A Flash Appeal was issued to provide immediate support to 750 000 affected people for the next three month. Under this framework, FAO requires USD 9 million to provide immediate crop, livestock and fisheries support to 300 000 hurricane affected people. The medium- to long-term recovery costs will be greater, but estimates are not available at this time.
On 3 October 2016, Category 4 Hurricane Matthew, the strongest hurricane in the Atlantic since Hurricane Georges in 1997, cut a path of destruction across Haiti, carrying devastating winds, heavy rainfall and widespread damage in the southwest of the country: the most affected departments are Grande-Anse, Sud, Sud-Est and Nippes. The death toll from Hurricane Matthew in Haiti is rising at least 336 have died and cholera is spreading. An estimated 2.1 million Haitians (more than 20 percent of the population) were affected and 1.4 million are in need of assistance.

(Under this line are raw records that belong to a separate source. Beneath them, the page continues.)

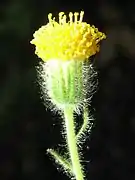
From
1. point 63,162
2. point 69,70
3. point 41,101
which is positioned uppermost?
point 41,101

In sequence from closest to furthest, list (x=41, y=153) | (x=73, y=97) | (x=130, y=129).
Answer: (x=73, y=97)
(x=41, y=153)
(x=130, y=129)

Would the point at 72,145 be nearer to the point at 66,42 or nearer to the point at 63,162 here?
the point at 63,162

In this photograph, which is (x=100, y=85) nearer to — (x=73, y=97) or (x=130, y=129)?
(x=130, y=129)

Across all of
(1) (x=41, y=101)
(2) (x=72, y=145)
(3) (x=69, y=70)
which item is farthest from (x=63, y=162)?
(1) (x=41, y=101)

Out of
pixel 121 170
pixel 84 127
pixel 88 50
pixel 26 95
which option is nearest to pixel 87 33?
pixel 88 50

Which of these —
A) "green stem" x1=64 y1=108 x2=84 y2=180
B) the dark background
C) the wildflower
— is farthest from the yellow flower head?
the dark background

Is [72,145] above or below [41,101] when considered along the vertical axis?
below

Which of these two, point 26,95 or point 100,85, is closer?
point 26,95
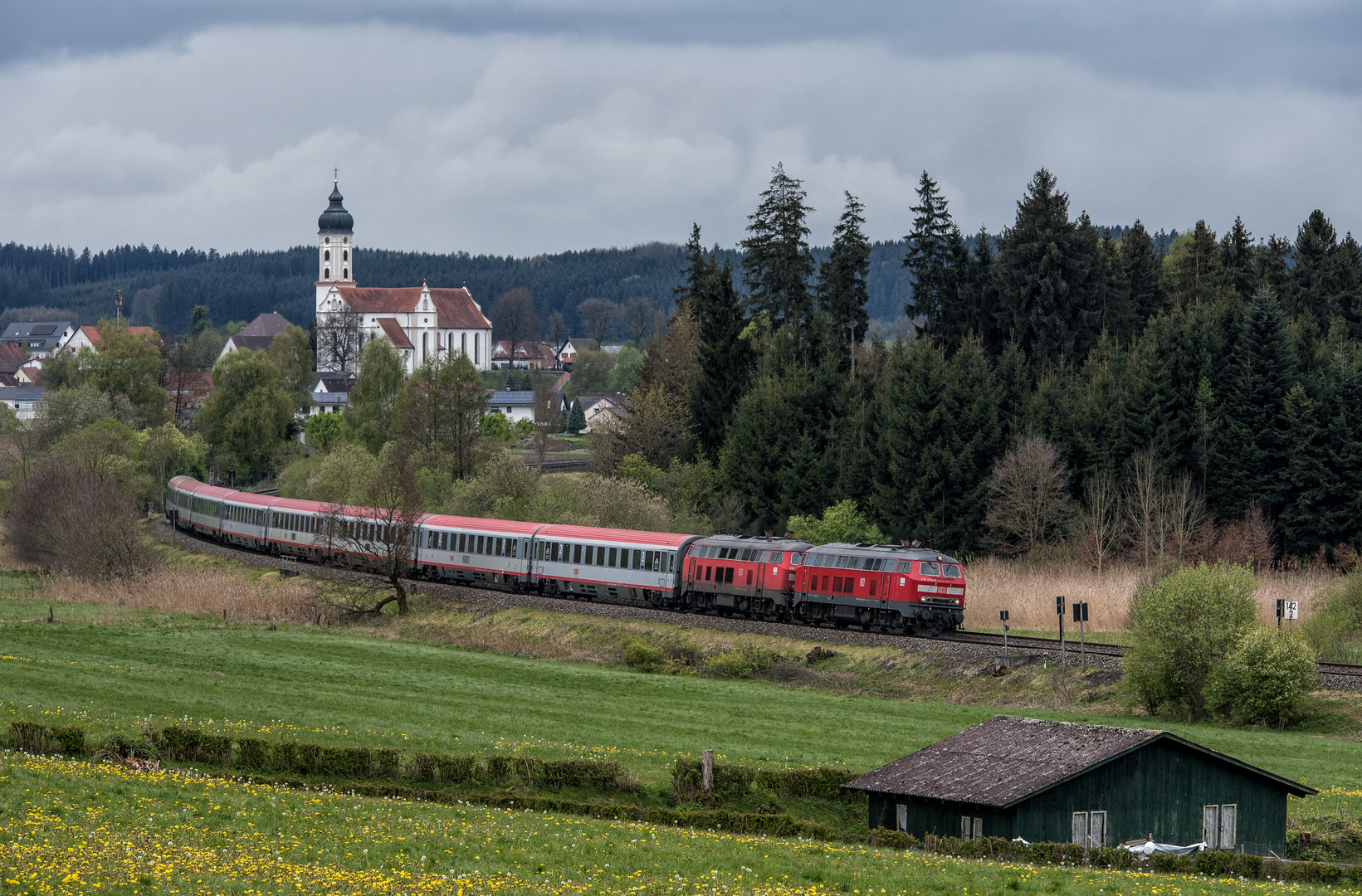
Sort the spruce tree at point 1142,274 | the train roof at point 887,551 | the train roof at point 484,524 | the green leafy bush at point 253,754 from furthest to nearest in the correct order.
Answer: the spruce tree at point 1142,274 < the train roof at point 484,524 < the train roof at point 887,551 < the green leafy bush at point 253,754

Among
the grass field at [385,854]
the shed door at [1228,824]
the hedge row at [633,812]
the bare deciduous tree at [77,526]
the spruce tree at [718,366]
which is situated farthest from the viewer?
the spruce tree at [718,366]

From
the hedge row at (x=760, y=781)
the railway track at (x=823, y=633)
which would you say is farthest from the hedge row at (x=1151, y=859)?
the railway track at (x=823, y=633)

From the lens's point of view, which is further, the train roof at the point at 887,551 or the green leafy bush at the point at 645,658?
the train roof at the point at 887,551

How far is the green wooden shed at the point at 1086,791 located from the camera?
27047 millimetres

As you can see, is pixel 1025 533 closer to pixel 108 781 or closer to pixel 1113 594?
pixel 1113 594

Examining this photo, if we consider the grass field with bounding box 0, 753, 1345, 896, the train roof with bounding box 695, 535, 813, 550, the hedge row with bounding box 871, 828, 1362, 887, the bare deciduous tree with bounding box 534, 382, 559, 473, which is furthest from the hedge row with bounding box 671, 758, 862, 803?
the bare deciduous tree with bounding box 534, 382, 559, 473

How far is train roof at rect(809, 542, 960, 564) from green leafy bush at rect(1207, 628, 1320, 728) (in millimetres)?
13279

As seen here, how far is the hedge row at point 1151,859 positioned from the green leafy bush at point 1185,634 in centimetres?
1399

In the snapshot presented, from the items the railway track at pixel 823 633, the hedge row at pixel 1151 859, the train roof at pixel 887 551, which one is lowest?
the hedge row at pixel 1151 859

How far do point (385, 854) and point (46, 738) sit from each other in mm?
Answer: 10075

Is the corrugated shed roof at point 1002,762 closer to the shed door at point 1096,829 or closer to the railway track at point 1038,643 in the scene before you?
the shed door at point 1096,829

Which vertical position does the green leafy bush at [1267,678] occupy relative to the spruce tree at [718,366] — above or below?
below

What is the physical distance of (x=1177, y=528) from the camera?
6931 centimetres

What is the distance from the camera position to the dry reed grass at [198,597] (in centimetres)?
5938
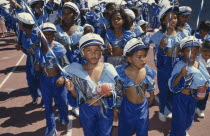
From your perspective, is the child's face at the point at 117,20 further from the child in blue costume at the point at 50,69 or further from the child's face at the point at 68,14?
the child in blue costume at the point at 50,69

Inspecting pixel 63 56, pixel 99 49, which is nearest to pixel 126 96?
pixel 99 49

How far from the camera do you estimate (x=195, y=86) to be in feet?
12.3

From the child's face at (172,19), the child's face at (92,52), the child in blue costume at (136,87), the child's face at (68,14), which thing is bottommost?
the child in blue costume at (136,87)

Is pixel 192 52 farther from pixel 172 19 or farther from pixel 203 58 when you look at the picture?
pixel 203 58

Challenges Facing Food and Agriculture
Damages to crops, livestock and fisheries as well as rural infrastructure, particularly marketplaces and water- irrigated perimeters, are extensive. In the most affected areas, up to 100 percent of crops were damaged or destroyed and pastures to feed livestock have also been affected. The death of small livestock has diminished vital sources of animal protein, and sheds and fences will need repairing. Assessments are ongoing.
Subsistence agriculture – a primary food source for most Haitians – was especially hit. A large proportion of Haiti’s rural population is engaged in agriculture, relying on their own production to meet their food needs. Some cyclone-hit areas saw the total destruction of fruit-bearing and other trees, as well as backyard vegetable gardens.
Affected families need urgent support to avoid food shortages and quickly replant fast-growing crops. With many subsistence crops ruined and community markets either damaged or inaccessible, the availability of meat and fresh produce is increasingly limited. Farming and fishing families risk becoming dependent on food aid in the coming weeks if they are not supported to restore their livelihoods.
The hurricane has aggravated the effects of El Niño-related events, including a drought which has already diminished food production and access to fresh water over the past year. The combined effects will further reduce peoples’ capacity to purchase food to feed their families, or agricultural inputs in order to resume production.